#### Material for this exercise

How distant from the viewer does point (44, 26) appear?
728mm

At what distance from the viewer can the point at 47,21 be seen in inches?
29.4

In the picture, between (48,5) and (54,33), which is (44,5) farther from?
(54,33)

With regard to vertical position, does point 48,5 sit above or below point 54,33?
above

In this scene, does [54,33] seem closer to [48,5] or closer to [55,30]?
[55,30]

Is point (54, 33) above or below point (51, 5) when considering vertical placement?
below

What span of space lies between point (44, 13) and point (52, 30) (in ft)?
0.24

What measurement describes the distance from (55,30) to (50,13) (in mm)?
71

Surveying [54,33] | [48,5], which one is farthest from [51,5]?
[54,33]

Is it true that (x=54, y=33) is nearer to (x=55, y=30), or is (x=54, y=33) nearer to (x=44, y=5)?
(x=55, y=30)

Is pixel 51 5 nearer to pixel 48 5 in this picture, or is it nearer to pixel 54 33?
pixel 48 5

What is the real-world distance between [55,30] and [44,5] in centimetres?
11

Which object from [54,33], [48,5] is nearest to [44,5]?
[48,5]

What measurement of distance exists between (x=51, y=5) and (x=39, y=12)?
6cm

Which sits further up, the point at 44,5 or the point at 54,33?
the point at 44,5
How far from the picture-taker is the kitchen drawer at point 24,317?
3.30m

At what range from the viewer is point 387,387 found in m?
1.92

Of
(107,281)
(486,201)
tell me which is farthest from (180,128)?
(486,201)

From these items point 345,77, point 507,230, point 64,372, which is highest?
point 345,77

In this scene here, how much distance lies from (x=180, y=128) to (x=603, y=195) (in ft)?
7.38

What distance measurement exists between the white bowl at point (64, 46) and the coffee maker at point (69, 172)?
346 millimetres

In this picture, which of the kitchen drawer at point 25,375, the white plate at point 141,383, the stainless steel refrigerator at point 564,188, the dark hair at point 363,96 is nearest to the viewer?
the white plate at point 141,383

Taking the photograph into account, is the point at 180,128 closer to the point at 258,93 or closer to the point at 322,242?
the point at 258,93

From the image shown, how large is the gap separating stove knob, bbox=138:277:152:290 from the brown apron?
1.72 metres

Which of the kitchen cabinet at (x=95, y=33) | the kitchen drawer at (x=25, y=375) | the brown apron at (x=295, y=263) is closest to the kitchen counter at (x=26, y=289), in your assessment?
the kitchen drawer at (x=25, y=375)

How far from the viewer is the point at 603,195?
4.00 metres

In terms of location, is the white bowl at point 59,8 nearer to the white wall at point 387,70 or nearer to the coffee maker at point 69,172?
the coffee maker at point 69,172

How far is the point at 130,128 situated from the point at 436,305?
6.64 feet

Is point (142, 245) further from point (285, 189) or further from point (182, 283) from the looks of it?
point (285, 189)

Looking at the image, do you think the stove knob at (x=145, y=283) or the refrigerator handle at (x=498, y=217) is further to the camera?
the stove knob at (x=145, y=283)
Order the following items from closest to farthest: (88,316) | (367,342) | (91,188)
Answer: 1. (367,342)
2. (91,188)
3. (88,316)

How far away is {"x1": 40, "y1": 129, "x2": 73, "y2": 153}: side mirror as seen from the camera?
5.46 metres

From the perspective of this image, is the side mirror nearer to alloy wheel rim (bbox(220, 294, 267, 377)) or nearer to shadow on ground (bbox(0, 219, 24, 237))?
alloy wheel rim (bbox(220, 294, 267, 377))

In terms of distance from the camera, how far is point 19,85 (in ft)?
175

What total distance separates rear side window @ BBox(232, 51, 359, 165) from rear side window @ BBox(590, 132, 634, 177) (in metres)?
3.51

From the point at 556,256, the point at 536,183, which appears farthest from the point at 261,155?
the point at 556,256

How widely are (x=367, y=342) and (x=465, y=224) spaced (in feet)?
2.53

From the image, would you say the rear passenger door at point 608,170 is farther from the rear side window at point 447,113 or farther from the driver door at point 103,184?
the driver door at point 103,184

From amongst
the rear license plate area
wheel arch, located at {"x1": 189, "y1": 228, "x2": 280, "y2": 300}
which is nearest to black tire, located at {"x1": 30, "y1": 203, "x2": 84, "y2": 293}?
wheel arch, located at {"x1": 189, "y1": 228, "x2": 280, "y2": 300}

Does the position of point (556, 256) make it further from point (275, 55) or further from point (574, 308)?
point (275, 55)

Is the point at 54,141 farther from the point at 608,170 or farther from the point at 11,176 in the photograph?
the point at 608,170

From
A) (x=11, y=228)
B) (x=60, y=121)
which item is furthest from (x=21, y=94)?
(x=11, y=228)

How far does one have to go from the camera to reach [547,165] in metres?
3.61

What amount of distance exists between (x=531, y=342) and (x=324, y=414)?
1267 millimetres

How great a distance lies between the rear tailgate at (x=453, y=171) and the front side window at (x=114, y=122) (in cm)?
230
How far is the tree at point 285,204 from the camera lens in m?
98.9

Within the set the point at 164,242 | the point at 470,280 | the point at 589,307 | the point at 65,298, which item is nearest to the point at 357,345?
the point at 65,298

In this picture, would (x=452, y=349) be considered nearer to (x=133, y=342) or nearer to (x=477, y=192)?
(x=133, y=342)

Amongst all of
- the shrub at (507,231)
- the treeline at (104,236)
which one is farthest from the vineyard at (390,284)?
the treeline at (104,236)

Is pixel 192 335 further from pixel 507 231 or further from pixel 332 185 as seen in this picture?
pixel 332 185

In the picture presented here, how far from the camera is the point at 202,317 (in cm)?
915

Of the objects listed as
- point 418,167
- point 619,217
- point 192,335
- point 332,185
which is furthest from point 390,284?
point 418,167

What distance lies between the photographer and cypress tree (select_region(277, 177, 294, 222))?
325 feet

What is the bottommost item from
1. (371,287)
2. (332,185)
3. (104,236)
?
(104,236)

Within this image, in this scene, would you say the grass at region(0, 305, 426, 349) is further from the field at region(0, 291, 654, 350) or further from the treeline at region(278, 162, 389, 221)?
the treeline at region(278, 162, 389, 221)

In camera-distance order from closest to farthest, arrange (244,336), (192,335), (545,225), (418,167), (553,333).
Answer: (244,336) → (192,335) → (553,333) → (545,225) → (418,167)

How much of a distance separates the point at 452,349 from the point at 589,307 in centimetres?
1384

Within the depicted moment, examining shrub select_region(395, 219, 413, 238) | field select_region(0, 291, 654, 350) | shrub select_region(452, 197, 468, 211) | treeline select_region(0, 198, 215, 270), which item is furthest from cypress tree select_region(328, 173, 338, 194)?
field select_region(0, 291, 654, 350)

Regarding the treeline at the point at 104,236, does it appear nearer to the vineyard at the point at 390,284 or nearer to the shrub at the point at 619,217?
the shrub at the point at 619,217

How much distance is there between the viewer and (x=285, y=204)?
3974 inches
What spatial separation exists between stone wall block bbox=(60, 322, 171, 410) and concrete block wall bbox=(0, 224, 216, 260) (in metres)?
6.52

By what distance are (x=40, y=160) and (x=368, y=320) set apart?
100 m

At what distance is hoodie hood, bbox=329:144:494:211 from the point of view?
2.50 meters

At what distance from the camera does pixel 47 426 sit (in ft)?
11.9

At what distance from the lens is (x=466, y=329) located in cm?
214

########

*Written instruction*. Rewrite the entries above, swapping "From these items" for "Among these items" and leaving everything else unchanged.

*Output*.
How distant from the viewer does point (44, 26) appear?
728mm

At what distance from the viewer can the point at 47,21 be seen in inches?
29.4

In the picture, between (48,5) and (54,33), which is (44,5) farther from?
(54,33)

With regard to vertical position, does point 48,5 sit above or below point 54,33?
above

In this scene, does [54,33] seem closer to [48,5] or closer to [55,30]?
[55,30]

Is point (54, 33) above or below point (51, 5) when considering vertical placement?
below

What span of space lies between point (44, 13) and point (52, 30) (in ft)?
0.24

What measurement describes the distance from (55,30) to (50,13) (in mm)?
71

Surveying [54,33] | [48,5], which one is farthest from [51,5]?
[54,33]

Is it true that (x=54, y=33) is nearer to (x=55, y=30), or is (x=54, y=33) nearer to (x=44, y=5)?
(x=55, y=30)

Is pixel 51 5 nearer to pixel 48 5 in this picture, or is it nearer to pixel 54 33?
pixel 48 5

What is the real-world distance between [55,30] and [44,5] in centimetres?
11

Which object from [54,33], [48,5] is nearest to [44,5]?
[48,5]

What measurement of distance exists between (x=51, y=5) and (x=39, y=12)?
6cm

Which sits further up, the point at 44,5 or the point at 54,33?
the point at 44,5
How far from the picture-taker is the kitchen drawer at point 24,317?
3.30m

At what range from the viewer is point 387,387 found in m?
1.92

Of
(107,281)
(486,201)
tell me which is farthest from (180,128)?
(486,201)

Among these items point 345,77, point 507,230, point 64,372, which is highest?
point 345,77

In this scene here, how much distance lies from (x=180, y=128) to (x=603, y=195) (in ft)?
7.38

What distance measurement exists between the white bowl at point (64, 46) and the coffee maker at point (69, 172)?
346 millimetres

In this picture, which of the kitchen drawer at point 25,375, the white plate at point 141,383, the stainless steel refrigerator at point 564,188, the dark hair at point 363,96 is nearest to the viewer?
the white plate at point 141,383

Taking the photograph into account, is the point at 180,128 closer to the point at 258,93 or closer to the point at 322,242?
the point at 258,93

From the image shown, how large is the gap separating stove knob, bbox=138:277:152:290 from the brown apron?
1.72 metres

Which of the kitchen cabinet at (x=95, y=33) | the kitchen drawer at (x=25, y=375) | the brown apron at (x=295, y=263) is closest to the kitchen counter at (x=26, y=289), in your assessment?
the kitchen drawer at (x=25, y=375)

How far from the viewer is the point at 603,195?
4.00 metres

In terms of location, is the white bowl at point 59,8 nearer to the white wall at point 387,70 or nearer to the coffee maker at point 69,172?
the coffee maker at point 69,172

How far is the point at 130,128 situated from the point at 436,305?
6.64 feet

Is point (142, 245) further from point (285, 189) or further from point (182, 283) from the looks of it?
point (285, 189)

Looking at the image, do you think the stove knob at (x=145, y=283) or the refrigerator handle at (x=498, y=217) is further to the camera?
the stove knob at (x=145, y=283)
Order the following items from closest to farthest: (88,316) | (367,342) | (91,188)
Answer: 1. (367,342)
2. (91,188)
3. (88,316)

How far away is {"x1": 40, "y1": 129, "x2": 73, "y2": 153}: side mirror as seen from the camera?
5.46 metres

From the perspective of this image, is the side mirror nearer to alloy wheel rim (bbox(220, 294, 267, 377)) or nearer to shadow on ground (bbox(0, 219, 24, 237))?
alloy wheel rim (bbox(220, 294, 267, 377))

In terms of distance from the camera, how far is point 19,85 (in ft)?
175

What total distance separates rear side window @ BBox(232, 51, 359, 165) from rear side window @ BBox(590, 132, 634, 177) (in metres)?
3.51

From the point at 556,256, the point at 536,183, which appears farthest from the point at 261,155?
the point at 556,256

How widely are (x=367, y=342) and (x=465, y=224) spaced (in feet)?
2.53

From the image, would you say the rear passenger door at point 608,170 is farther from the rear side window at point 447,113 or farther from the driver door at point 103,184?
the driver door at point 103,184

From amongst
the rear license plate area
wheel arch, located at {"x1": 189, "y1": 228, "x2": 280, "y2": 300}
which is nearest to black tire, located at {"x1": 30, "y1": 203, "x2": 84, "y2": 293}?
wheel arch, located at {"x1": 189, "y1": 228, "x2": 280, "y2": 300}

Does the position of point (556, 256) make it further from point (275, 55) or further from point (574, 308)?
point (275, 55)

Is the point at 54,141 farther from the point at 608,170 or farther from the point at 11,176 in the photograph?
the point at 608,170

From
A) (x=11, y=228)
B) (x=60, y=121)
which item is furthest from (x=21, y=94)?
(x=11, y=228)

How far does one have to go from the camera to reach [547,165] in metres?
3.61

What amount of distance exists between (x=531, y=342) and (x=324, y=414)?
1267 millimetres

How great a distance lies between the rear tailgate at (x=453, y=171) and the front side window at (x=114, y=122) (in cm)?
230
How far is the tree at point 285,204 from the camera lens in m?
98.9

Within the set the point at 164,242 | the point at 470,280 | the point at 589,307 | the point at 65,298, which item is nearest to the point at 357,345?
the point at 65,298

In this picture, would (x=452, y=349) be considered nearer to (x=133, y=342) or nearer to (x=477, y=192)?
(x=133, y=342)

Amongst all of
- the shrub at (507,231)
- the treeline at (104,236)
which one is farthest from the vineyard at (390,284)?
the treeline at (104,236)

Is pixel 192 335 further from pixel 507 231 or further from pixel 332 185 as seen in this picture?
pixel 332 185

In the picture presented here, how far from the camera is the point at 202,317 (in cm)?
915

Of the objects listed as
- point 418,167
- point 619,217
- point 192,335
- point 332,185
which is furthest from point 390,284?
point 418,167

What distance lies between the photographer and cypress tree (select_region(277, 177, 294, 222))?
325 feet

What is the bottommost item from
1. (371,287)
2. (332,185)
3. (104,236)
?
(104,236)

Within this image, in this scene, would you say the grass at region(0, 305, 426, 349) is further from the field at region(0, 291, 654, 350) or further from the treeline at region(278, 162, 389, 221)?
the treeline at region(278, 162, 389, 221)

In camera-distance order from closest to farthest, arrange (244,336), (192,335), (545,225), (418,167), (553,333).
Answer: (244,336) → (192,335) → (553,333) → (545,225) → (418,167)

How much of a distance separates the point at 452,349 from the point at 589,307 in centimetres?
1384

Within the depicted moment, examining shrub select_region(395, 219, 413, 238) | field select_region(0, 291, 654, 350) | shrub select_region(452, 197, 468, 211) | treeline select_region(0, 198, 215, 270), which item is furthest from cypress tree select_region(328, 173, 338, 194)?
field select_region(0, 291, 654, 350)

Regarding the treeline at the point at 104,236, does it appear nearer to the vineyard at the point at 390,284 or nearer to the shrub at the point at 619,217?
the shrub at the point at 619,217

How much distance is there between the viewer and (x=285, y=204)?
3974 inches
What spatial separation exists between stone wall block bbox=(60, 322, 171, 410) and concrete block wall bbox=(0, 224, 216, 260) (in metres)?
6.52

By what distance are (x=40, y=160) and (x=368, y=320) set apart?
100 m

At what distance is hoodie hood, bbox=329:144:494:211 from the point of view?
2.50 meters

At what distance from the camera does pixel 47 426 sit (in ft)?
11.9

At what distance from the lens is (x=466, y=329) located in cm?
214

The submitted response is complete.